Thanks for the work you've done already :D

numpad0 · on Nov 30, 2023

Some GPUs has quirks that VRAM access slows down near the end or that GPU just crashes and disables display output if actually used. I think it's sort of sensible that they don't use GPU at all by default.

wongarsu · on Nov 30, 2023

Wouldn't the sensible default be to use 80% of available VRAM, or total VRAM minus 2GB, or something along those lines. Something that's a tad conservative but works for 99% of cases, with tuning options for those who want to fly closer to the sun.
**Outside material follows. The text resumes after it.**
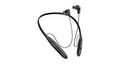 Porodo Blue Wireless Magnetic Neckband Dual Bluetooth Pairing - Black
insanitybit · on Nov 30, 2023

2GB is a huge amount - you'd be dropping a dozen layers. Saving a few MB should be sufficient, and a layer is generally going to be orders of megabytes, so unless your model fits perfectly into VRAM (using 100%) you're already going to be leaving at least a few MB / 10s of MBs/ 100s of MBs free.

Your window manager will already have reserved its vRAM upfront so it isn't a big deal to use ~all of the rest.

insanitybit · on Nov 30, 2023

I think in the vast majority of cases the GPU being the default makes sense, and for the incredibly niche cases where it isn't there is already a tunable.